QUE LE CONSEIL demande au personnel de la Ville d’inclure les éléments suivants dans le rapport final sur le projet Évolution énergétique :

  • Compte rendu sur les mesures prises durant la phase 1 de la stratégie Évolution énergétique;
  • Nouvelles mesures concrètes et incidence sur les ressources (humaines et financières) pour atteindre les objectifs de réduction des émissions de GES;
  • L’emploi d’une optique d’équité et d’inclusion dans l’établissement des mesures prioritaires;
  • Les options de financement et d’économies qui s’offriront à la Ville lorsqu’elle mettra en œuvre les réductions des émissions.

Le projet Évolution Énergétique est la stratégie de la Ville d’Ottawa en énergie renouvelable: conçu pour aider la Ville dans la gestion de consommation d’énergie, et pour promouvoir l’énergie renouvelable. Initialement reçu par le conseil en 2017, la “phase 2” de la stratégie sera publiée en fin 2019. Avec l’adoption de la motion, le personnel de la Ville devra s’assurer d’inclure dans la documentation d’Énergie Évolution tous comptes rendus des progrès de la phase 1, et innover dans la réduction au niveau de la ville des gaz à effets de serre de 80%  d’ici 2050. Cette clause inclut aussi une référence à l’équité et l’inclusion en rapport au changement climatique – ce que nous voyons peu souvent venant de la Ville, et qui est bienvenu et une addition très nécessaire. Nous savons que les effets du changement climatique sont ressentis plus fortement par les groupes marginalisés, les collectivités à faibles revenus, les enfants, et les personnes âgées.
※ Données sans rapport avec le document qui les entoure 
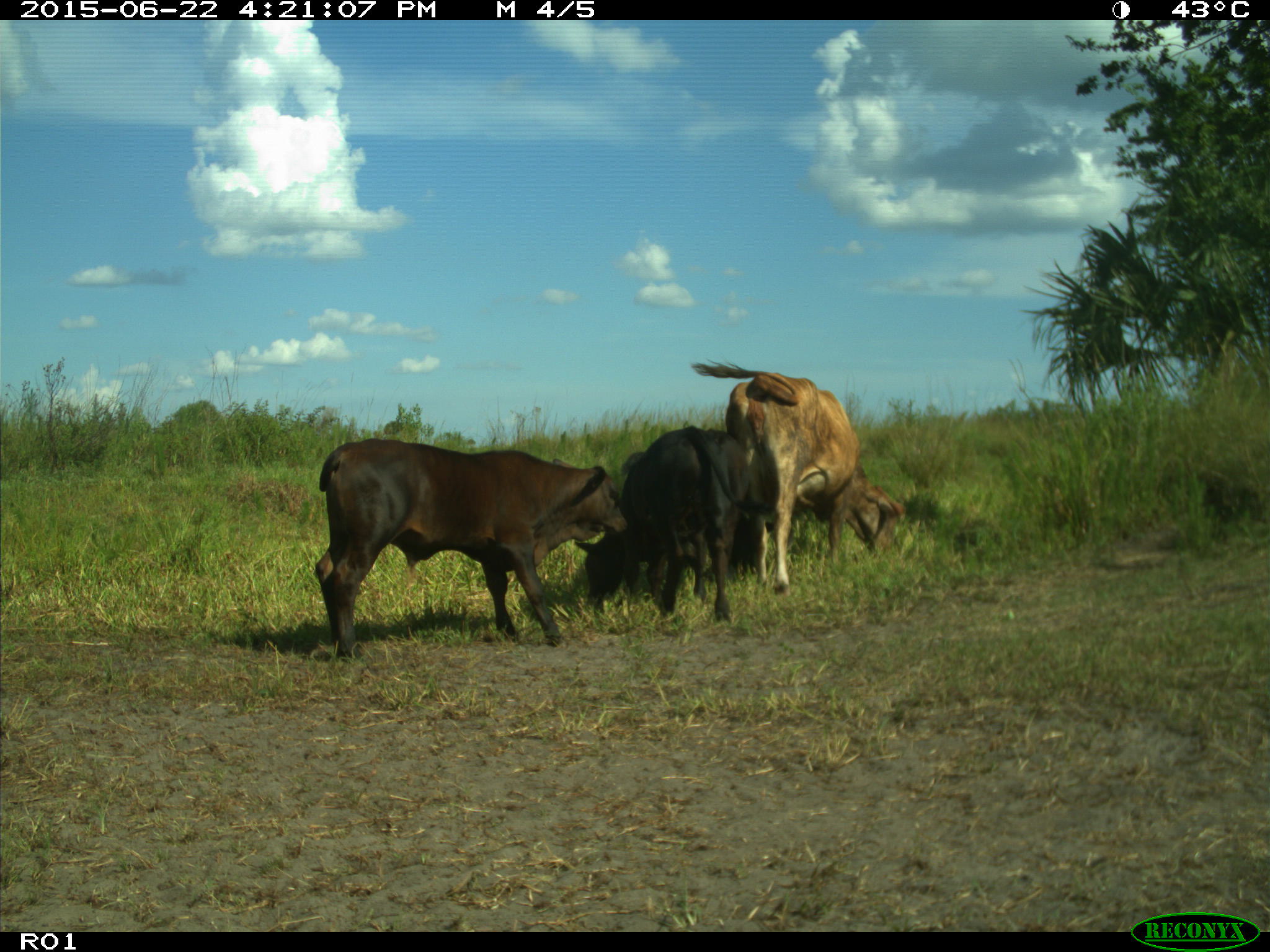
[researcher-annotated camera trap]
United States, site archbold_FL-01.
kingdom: Animalia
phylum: Chordata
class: Mammalia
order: Artiodactyla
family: Bovidae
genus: Bos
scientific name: Bos taurus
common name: domestic cow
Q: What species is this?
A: Bos taurus (domestic cow).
Nous sommes ravis de voir que la Ville prend au sérieux le fait que ce sont les plus vulnérables qui doivent être protégés et priorisés dans une politique sur l’environnement et le climat. 

QUE LE CONSEIL demande au personnel de la Ville de présenter un rapport, au cours de l’année civile 2019, sur un plan de dépenses pour les excédents de dividendes d’Hydro Ottawa qui aideraient à réduire les émissions communautaires et municipales de GES au-delà des objectifs actuels de la Ville en matière de climat tout en économisant de l’argent;

Plus simplement, la Ville a besoin d’un plan pour l’argent gagné des investissement en efficacité énergétique et énergie renouvelable (excédents de dividendes Hydro Ottawa) à divertir vers des mesures de réduction des gaz à effets de serre qui nous pousserons au delà des objectifs de réduction de 80% d’ici 2050.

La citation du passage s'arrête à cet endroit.